The authors describe the transmission control protocol as a means to transmit a stream of data, which it breaks into segments. Early TCP used the sequence numbers provided by internetwork protocol, and both the protocols worked closely to transmit data. Modern IP and TCP have been separated into distinct protocols with independent functions. The authors also have a section which describes early address format and address assignment which have completely changed. The authors also envision a central repository that provides addresses for each node within a network, which in way the current DHCP implementation.

The paper is a description of the network that the authors envisioned, some of their decisions have formed the basis of the current internet.

Paper 2. The Design Philosophy of the DARPA Internet Protocols (ACM 1988) [Link]

The second paper describes the philosophy behind the design of the Internet protocols after the protocols had standardised. The paper first describes the fundamental goals of the network. Then they describe how these goals influence the design.

One of the foremost goals was for the network to and continue working despite loss. This goal was adopted since the network was initially a military project that was later released for civil use. This made the internet fault tolerant at the expense of performance. To achieve this, the state necessary for internet functioning is moved to the endpoints. This approach is described as "fate sharing" since both entity and the state share the same fate. A consequence of this approach was the stateless design of switches and gateways. Also, each end node is responsible for maintaining any state necessary for the connection. It is interesting that the goal and the chosen approach is applied in current network designs.

The paper then describes the services supported over IP and the need for a protocol that allows the user to use the datagram services offered by IP. This created a need for decoupling IP and TCP, and building the User Datagram Protocol as the protocol which offers these services. The paper then describes the division into layers which offer services independently using services offered by lower layers. The classical OSI model is the modern form of this idea, with clear abstractions of the functions provided by each layer.

M1.2 Distributed Computation of a Spanning Tree in an Extended LAN

Paper: An Algorithm for Distributed Computation of a Spanning Tree in an Extended LAN (ACM 1985) [Link]

The author describes a algorithm to build a tree from an extended LAN. As networks began to grow, with LANs interconnected using bridges to build an extended LAN, manual configuration of the bridges increased the risk of loops. Similarly a user without proper knowledge could connect LANs with a bridge and create a Loop. The proposed algorithm allows the bridges to exchange data and construct a tree without any additional configuration. Secondly the algorithm converges in O(mesh diameter) while imposing small memory requirements (proportional to the number of LANs the bridge is connected to) on each bridge.

extended_lan

In the final tree, each LAN has a designated bridge. On receiving data from a LAN, a bridge forwards the data to all other LANs on which it is a designated bridge. The complete mesh is transformed into a tree by choosing the designated bridges. The root of the tree is a designated bridge on all of it's LANs. The algorithm chooses a very simple way to choose the root. The bridge with the smallest MAC value is chosen as the root. The bridges exchange HELLO messages to find the root. Once a root is found, the root sends out periodic HELLO messages. These HELLO messages are forwarded on all connected LANs. The bridges based on the HELLO messages share information and choose the designated bridge on each LAN. The algorithm works by each bridge first trying to become the root and then trying to become the designated brigde on each of the LANs it is connected to.
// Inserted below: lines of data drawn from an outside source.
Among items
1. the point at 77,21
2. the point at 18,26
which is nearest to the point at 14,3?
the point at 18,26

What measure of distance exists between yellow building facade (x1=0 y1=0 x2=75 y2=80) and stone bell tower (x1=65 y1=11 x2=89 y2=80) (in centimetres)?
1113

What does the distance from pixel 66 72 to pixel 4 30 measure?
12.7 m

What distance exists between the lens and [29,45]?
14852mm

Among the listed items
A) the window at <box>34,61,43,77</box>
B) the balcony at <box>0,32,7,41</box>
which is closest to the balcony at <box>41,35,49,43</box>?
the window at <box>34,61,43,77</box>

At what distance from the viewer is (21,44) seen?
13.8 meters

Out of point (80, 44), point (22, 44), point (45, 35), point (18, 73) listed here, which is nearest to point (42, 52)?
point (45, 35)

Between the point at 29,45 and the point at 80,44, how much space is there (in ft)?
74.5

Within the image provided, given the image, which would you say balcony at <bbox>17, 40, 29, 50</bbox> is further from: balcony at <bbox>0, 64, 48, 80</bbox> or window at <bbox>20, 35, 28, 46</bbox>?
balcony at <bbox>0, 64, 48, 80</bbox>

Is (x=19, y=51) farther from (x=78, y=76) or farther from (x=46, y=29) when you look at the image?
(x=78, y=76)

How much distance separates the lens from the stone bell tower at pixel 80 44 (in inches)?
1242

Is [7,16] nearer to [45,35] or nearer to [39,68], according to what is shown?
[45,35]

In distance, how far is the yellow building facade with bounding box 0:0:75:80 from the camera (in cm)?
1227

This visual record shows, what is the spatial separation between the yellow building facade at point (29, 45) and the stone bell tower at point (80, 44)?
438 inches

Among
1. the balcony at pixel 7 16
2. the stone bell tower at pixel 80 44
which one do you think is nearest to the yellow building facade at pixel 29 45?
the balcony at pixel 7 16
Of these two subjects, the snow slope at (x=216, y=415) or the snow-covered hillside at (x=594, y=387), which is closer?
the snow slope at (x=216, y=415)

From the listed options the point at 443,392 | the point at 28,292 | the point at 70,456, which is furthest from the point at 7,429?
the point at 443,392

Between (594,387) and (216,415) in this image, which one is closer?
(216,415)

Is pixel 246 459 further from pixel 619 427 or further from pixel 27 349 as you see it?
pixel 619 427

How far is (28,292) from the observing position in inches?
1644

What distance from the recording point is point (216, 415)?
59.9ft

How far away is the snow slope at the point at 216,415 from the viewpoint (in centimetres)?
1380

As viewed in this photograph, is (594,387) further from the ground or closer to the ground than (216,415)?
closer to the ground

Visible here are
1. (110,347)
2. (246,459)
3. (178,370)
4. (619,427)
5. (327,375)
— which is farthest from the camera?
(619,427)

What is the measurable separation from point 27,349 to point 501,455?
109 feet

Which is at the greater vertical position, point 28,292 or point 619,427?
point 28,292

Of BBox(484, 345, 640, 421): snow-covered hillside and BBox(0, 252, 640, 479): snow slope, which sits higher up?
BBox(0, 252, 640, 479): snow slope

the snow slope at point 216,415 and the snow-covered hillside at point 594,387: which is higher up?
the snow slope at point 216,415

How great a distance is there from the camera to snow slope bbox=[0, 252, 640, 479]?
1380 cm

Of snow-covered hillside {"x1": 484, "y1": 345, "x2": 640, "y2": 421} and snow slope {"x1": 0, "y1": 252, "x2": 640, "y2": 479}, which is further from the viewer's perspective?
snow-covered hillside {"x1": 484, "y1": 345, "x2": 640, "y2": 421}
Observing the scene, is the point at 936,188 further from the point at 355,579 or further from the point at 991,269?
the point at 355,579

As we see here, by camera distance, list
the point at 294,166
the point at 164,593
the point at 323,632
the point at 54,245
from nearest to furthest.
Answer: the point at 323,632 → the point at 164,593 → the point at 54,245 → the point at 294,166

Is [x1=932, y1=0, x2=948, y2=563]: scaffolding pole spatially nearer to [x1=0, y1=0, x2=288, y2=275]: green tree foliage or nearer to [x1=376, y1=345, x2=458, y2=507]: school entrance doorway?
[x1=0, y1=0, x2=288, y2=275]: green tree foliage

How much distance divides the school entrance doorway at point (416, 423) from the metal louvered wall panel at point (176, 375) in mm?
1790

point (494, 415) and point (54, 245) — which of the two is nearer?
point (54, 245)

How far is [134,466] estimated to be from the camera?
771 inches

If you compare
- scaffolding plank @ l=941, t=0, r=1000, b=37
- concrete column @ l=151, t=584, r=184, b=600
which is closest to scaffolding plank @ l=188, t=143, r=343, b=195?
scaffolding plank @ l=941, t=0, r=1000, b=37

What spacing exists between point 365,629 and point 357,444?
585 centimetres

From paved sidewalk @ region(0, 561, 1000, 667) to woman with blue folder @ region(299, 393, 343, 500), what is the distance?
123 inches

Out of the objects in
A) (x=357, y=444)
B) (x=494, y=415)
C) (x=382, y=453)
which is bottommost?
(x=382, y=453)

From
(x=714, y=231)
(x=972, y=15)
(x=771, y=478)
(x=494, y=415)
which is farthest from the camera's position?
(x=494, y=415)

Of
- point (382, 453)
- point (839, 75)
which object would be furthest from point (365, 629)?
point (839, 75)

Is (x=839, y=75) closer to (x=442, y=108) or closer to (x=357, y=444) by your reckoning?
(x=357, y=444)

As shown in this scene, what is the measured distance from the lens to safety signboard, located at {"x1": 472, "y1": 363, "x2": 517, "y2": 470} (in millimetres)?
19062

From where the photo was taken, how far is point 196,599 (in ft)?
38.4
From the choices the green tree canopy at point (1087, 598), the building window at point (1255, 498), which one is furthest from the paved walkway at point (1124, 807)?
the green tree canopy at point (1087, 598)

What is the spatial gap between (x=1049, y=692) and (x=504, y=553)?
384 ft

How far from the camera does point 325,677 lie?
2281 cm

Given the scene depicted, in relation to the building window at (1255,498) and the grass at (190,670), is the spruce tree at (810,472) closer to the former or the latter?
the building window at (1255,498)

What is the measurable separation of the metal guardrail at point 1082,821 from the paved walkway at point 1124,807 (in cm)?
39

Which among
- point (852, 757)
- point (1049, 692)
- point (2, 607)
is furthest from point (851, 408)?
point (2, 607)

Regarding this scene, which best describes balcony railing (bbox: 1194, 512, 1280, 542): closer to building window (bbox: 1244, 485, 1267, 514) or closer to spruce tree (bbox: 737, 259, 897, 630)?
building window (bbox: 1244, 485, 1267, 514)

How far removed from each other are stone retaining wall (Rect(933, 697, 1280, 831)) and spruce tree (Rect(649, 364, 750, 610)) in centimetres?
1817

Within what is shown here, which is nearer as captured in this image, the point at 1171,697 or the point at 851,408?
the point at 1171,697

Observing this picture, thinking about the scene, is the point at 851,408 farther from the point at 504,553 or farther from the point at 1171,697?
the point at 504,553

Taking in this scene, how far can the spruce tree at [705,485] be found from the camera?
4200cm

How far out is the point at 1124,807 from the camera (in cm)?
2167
The paper also describes states maintained by the bridge for each LAN and transitions between states to prevent loops due to new bridges being added. Also, the HELLO messages timeout letting the bridge detect failures in the network. This has been described in detail in the paper and I cannot sufficiently describe it in a single paragraph.

ext_bridge

Bridge 1 becomes the leader, dotted links are in backup state. Arrows are links in forwarding state, pointing towards non leader bridges.

It is always nice to see a simple distributed algorithm which solves the problem. What is especially refreshing is the poem she wrote as a part of the abstract, which summarises the algorithm succinctly.

I think that I shall never see A graph more lovely than a tree

A tree whose crucial property Is loop-free connectivity.

A tree which must be sure to span So packets can reach every LAN.

First the Root must be selected By ID it is elected.

Least cost paths from Root are traced. In the tree these paths are placed

A mesh is made by folks like me Then bridges find a spanning tree.

M1.3 Network Protocol Folklore

Paper: Network Protocol Folklore (ACM 2019) [Link]

Radia Perlman, having been working on internet protocols since it's inception, shares a history of choices they made and their consequences on the modern internet implementation. One line from the abstract which makes the paper interesting is: Some decisions have made today’s networks unnecessarily complex and less functional. Surprisingly, mechanisms that were created out of necessity, to compensate for previous decisions, sometimes turn out to be useful for purposes other than the original reason they were invented.

Ethernet addresses were designed to be 6 bytes long so that nodes connected over ethernet would not need any other address configuration. But ethernets never have more than a few thousand nodes attached. Each ethernet address is unique and location independent, but are simply used for link to link transfer. It is interesting that IPv4, which was designed so each node would get a unique address dynamically has a smaller length of just 4 Bytes. People even envisioned ethernet as Layer 3 replacement, implementing end to end connections over ethernet due to the uniqueness property of the ethernet address.

DEC had developed an alternate to IP called IS-IS which adopted CLNP (ConnectionLess Network Protocol) addressing. CNLP has very large 20 Byte addresses ( larger than 16Byte IPv6). Though it did not catch on CNLP supported features that were later built into IPv6.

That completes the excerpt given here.